Directions
Print the data that follows without changing a single word.

(Saved data entries)
__________________________________________________

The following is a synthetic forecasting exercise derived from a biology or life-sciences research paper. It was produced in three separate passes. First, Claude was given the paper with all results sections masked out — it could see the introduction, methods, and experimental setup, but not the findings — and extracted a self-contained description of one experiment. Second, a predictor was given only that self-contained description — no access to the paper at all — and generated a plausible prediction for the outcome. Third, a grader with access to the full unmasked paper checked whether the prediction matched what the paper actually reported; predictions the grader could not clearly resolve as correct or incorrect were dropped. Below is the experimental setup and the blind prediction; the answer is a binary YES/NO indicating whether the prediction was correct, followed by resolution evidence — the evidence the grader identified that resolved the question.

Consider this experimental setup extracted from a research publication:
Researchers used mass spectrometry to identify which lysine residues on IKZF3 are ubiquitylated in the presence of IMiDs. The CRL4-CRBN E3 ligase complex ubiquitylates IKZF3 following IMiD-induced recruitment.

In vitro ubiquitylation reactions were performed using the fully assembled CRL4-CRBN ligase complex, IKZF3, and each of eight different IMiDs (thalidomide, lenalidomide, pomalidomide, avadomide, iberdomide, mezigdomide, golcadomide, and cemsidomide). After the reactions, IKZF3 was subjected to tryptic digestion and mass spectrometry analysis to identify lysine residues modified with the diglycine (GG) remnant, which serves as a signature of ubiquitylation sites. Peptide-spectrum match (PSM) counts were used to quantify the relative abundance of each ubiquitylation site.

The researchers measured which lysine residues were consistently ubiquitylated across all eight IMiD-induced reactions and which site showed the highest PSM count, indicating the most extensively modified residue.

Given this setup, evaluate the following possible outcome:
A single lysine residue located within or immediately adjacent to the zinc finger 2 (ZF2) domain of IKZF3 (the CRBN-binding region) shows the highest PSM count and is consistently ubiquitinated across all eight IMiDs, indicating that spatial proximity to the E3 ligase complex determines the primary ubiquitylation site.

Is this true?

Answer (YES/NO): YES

__________________________________________________

Written response
The following is a synthetic forecasting exercise derived from a biology or life-sciences research paper. It was produced in three separate passes. First, Claude was given the paper with all results sections masked out — it could see the introduction, methods, and experimental setup, but not the findings — and extracted a self-contained description of one experiment. Second, a predictor was given only that self-contained description — no access to the paper at all — and generated a plausible prediction for the outcome. Third, a grader with access to the full unmasked paper checked whether the prediction matched what the paper actually reported; predictions the grader could not clearly resolve as correct or incorrect were dropped. Below is the experimental setup and the blind prediction; the answer is a binary YES/NO indicating whether the prediction was correct, followed by resolution evidence — the evidence the grader identified that resolved the question.

Consider this experimental setup extracted from a research publication:
Researchers used mass spectrometry to identify which lysine residues on IKZF3 are ubiquitylated in the presence of IMiDs. The CRL4-CRBN E3 ligase complex ubiquitylates IKZF3 following IMiD-induced recruitment.

In vitro ubiquitylation reactions were performed using the fully assembled CRL4-CRBN ligase complex, IKZF3, and each of eight different IMiDs (thalidomide, lenalidomide, pomalidomide, avadomide, iberdomide, mezigdomide, golcadomide, and cemsidomide). After the reactions, IKZF3 was subjected to tryptic digestion and mass spectrometry analysis to identify lysine residues modified with the diglycine (GG) remnant, which serves as a signature of ubiquitylation sites. Peptide-spectrum match (PSM) counts were used to quantify the relative abundance of each ubiquitylation site.

The researchers measured which lysine residues were consistently ubiquitylated across all eight IMiD-induced reactions and which site showed the highest PSM count, indicating the most extensively modified residue.

Given this setup, evaluate the following possible outcome:
A single lysine residue located within or immediately adjacent to the zinc finger 2 (ZF2) domain of IKZF3 (the CRBN-binding region) shows the highest PSM count and is consistently ubiquitinated across all eight IMiDs, indicating that spatial proximity to the E3 ligase complex determines the primary ubiquitylation site.

Is this true?

Answer (YES/NO): YES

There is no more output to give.